---- INFORMATION SUPPLIED
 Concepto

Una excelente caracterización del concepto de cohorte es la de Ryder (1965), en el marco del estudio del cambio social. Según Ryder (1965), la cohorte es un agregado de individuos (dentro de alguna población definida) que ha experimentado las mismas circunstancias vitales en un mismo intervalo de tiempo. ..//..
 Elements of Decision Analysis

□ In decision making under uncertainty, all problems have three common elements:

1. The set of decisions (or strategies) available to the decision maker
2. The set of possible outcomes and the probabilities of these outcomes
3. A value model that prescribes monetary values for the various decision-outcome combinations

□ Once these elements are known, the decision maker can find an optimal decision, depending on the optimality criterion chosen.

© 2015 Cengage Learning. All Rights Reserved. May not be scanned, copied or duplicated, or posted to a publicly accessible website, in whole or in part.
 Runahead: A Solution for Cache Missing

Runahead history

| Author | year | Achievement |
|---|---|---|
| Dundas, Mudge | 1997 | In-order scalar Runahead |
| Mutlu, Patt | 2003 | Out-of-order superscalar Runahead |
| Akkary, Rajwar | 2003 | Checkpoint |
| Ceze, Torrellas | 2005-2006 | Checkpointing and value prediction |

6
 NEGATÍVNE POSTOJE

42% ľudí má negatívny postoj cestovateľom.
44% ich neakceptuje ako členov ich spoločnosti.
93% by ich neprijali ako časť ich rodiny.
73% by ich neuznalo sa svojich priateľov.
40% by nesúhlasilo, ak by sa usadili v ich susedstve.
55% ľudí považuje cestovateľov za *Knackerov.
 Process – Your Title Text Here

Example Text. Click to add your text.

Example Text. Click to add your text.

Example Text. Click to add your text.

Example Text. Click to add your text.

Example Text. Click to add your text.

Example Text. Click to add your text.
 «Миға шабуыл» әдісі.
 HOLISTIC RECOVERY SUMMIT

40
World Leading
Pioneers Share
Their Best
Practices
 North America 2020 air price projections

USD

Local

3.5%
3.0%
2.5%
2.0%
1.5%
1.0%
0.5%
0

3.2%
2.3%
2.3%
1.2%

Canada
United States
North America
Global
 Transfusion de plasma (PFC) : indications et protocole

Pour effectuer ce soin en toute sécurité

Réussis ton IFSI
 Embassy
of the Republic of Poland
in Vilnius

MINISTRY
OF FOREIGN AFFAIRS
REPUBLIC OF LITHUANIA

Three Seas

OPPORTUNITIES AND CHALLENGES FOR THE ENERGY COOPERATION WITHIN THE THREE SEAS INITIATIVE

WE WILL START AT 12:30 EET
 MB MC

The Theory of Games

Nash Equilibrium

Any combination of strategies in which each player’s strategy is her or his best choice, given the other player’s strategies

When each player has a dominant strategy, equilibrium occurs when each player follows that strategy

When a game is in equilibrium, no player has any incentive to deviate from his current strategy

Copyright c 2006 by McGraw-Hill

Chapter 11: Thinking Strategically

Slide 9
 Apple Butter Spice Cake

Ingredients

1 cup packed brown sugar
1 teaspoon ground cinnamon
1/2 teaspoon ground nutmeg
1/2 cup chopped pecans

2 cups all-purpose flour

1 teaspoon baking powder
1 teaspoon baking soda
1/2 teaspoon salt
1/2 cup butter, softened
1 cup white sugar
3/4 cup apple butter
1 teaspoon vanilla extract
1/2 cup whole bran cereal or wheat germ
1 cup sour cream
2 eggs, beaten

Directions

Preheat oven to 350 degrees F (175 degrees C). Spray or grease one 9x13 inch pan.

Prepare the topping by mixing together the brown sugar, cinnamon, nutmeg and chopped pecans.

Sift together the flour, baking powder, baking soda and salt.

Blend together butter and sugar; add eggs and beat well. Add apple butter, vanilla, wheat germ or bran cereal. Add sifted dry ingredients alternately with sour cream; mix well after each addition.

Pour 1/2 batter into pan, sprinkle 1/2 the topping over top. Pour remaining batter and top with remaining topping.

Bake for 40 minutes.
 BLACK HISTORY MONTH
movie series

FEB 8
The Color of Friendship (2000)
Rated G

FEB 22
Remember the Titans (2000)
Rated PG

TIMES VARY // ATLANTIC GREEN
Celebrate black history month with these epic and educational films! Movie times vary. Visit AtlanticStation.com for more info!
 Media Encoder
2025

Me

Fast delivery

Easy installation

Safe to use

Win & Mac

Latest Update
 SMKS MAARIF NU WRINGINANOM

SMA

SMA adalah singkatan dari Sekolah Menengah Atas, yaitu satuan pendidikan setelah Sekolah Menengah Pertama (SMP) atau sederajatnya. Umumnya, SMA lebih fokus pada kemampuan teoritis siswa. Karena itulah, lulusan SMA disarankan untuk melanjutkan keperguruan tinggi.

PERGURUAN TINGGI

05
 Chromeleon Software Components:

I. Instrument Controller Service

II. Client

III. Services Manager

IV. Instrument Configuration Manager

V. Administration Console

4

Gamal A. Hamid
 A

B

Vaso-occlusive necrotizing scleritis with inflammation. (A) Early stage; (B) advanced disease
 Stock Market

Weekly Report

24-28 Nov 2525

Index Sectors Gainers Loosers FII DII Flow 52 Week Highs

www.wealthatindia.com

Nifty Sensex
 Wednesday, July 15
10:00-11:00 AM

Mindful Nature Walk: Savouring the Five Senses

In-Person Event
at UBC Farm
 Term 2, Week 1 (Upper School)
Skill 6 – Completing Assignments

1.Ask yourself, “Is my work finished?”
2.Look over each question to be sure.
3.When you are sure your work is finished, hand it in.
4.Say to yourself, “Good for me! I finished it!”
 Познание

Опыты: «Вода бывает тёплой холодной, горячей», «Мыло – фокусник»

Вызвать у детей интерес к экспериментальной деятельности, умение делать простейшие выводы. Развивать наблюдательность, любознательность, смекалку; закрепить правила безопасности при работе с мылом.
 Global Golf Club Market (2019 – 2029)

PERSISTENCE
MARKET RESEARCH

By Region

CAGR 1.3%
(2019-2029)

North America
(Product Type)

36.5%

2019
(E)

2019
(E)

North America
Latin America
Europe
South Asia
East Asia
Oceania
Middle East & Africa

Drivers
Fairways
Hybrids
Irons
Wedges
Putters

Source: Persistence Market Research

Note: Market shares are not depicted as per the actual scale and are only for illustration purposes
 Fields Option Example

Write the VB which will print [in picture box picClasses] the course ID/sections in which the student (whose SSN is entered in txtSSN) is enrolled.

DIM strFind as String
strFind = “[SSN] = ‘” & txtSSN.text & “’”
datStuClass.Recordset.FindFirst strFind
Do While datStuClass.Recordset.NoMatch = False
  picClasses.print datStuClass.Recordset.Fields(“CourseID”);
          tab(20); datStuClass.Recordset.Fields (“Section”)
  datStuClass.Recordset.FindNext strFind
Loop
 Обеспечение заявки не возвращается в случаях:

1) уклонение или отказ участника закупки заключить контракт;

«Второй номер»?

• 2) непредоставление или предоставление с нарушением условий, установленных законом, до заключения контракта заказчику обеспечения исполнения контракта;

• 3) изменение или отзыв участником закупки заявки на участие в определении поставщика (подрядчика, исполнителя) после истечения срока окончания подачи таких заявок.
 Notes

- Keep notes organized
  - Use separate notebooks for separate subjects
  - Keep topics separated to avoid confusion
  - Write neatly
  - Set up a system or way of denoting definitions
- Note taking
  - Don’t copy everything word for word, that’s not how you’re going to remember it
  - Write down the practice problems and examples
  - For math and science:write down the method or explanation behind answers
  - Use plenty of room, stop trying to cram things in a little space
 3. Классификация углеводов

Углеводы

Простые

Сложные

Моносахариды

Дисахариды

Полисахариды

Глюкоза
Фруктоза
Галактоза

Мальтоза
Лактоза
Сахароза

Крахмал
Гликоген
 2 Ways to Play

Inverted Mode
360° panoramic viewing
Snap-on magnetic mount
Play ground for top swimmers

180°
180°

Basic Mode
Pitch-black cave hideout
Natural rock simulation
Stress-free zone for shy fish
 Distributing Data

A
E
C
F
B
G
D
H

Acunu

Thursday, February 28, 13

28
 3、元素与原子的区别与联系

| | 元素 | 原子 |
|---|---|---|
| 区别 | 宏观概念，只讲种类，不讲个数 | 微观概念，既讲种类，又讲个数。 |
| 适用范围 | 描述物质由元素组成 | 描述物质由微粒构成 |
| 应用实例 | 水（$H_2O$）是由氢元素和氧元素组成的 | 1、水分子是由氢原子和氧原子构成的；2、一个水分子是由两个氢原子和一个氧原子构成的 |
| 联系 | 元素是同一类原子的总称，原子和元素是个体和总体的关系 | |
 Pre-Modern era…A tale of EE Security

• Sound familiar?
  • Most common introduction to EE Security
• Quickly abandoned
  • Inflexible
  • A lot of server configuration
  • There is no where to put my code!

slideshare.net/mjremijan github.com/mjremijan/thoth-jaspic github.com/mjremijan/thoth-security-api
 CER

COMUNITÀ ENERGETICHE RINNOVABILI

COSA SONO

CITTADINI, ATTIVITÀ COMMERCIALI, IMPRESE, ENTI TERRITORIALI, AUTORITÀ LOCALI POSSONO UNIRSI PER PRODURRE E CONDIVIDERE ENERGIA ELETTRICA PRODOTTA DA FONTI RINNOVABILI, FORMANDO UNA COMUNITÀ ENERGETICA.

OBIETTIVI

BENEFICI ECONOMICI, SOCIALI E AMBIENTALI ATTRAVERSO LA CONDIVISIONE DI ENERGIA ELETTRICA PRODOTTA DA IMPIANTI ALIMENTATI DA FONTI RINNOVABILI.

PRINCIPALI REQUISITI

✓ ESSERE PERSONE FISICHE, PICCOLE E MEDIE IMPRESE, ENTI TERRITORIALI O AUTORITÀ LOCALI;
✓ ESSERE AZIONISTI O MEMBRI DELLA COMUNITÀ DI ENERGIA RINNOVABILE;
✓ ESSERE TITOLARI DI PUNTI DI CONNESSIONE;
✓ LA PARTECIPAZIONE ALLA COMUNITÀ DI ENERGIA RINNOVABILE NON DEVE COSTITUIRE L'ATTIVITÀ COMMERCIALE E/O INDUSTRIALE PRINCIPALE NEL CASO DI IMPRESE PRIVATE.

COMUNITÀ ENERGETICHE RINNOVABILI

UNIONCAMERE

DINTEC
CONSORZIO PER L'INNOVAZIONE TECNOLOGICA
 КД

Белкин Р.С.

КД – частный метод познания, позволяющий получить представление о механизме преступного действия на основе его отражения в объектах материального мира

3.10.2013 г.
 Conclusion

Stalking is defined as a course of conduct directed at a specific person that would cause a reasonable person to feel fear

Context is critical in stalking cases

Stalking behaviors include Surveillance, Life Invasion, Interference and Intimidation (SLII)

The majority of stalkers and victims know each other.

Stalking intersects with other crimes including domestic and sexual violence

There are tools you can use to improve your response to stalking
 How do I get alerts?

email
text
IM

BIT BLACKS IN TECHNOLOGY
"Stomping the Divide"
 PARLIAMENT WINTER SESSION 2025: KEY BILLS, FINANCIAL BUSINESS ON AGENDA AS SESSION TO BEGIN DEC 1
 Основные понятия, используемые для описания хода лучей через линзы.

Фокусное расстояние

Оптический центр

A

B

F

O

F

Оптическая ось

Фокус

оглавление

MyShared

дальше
--------
One line above contains "Оптический центр". Output that line and each one after it, word for word, and nothing else.

THE ANSWER =>
Оптический центр

A

B

F

O

F

Оптическая ось

Фокус

оглавление

MyShared

дальше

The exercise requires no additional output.